- _ASSIGNED TASK_
For the data below, give again exactly the lines from the one containing "Open In New Tab" through the one containing "NOTE: The EVAP", both ends included, and no others.

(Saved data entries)
******
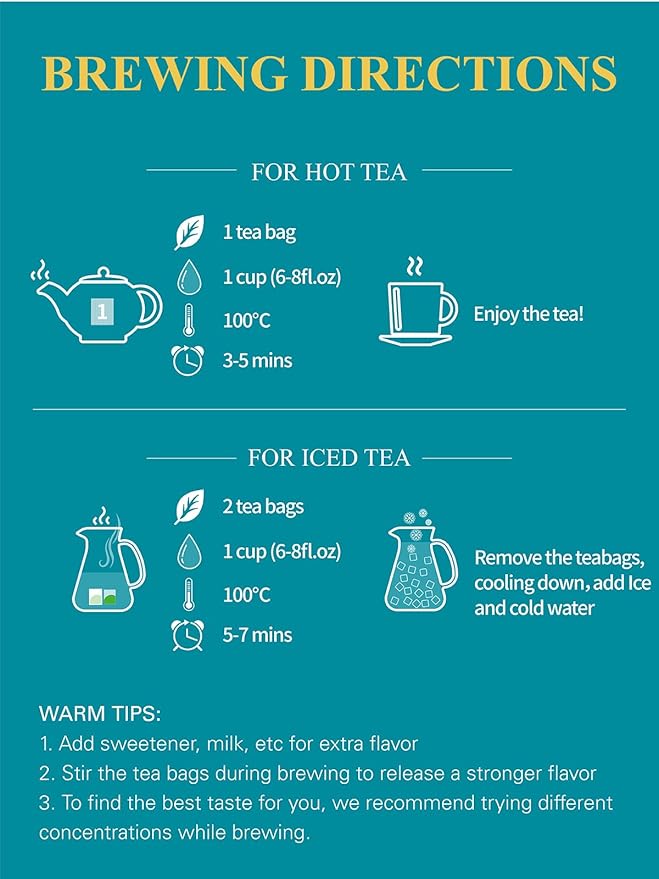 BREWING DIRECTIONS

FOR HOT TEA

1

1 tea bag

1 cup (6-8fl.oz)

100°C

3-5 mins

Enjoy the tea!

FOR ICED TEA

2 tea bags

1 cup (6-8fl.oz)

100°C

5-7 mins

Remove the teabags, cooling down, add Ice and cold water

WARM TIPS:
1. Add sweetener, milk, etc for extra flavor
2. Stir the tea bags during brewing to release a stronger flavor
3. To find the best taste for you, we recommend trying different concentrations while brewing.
******
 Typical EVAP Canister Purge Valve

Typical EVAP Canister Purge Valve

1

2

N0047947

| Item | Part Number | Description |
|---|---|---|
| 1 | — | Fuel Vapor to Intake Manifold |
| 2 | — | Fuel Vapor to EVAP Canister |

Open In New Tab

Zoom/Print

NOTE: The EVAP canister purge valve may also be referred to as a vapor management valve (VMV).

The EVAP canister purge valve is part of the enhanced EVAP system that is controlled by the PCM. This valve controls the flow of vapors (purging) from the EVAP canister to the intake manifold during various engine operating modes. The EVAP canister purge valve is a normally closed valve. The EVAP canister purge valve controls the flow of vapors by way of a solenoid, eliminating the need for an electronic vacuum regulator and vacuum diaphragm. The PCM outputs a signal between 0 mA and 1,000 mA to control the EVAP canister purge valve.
******
- _ANSWER BOX_
Open In New Tab

Zoom/Print

NOTE: The EVAP canister purge valve may also be referred to as a vapor management valve (VMV).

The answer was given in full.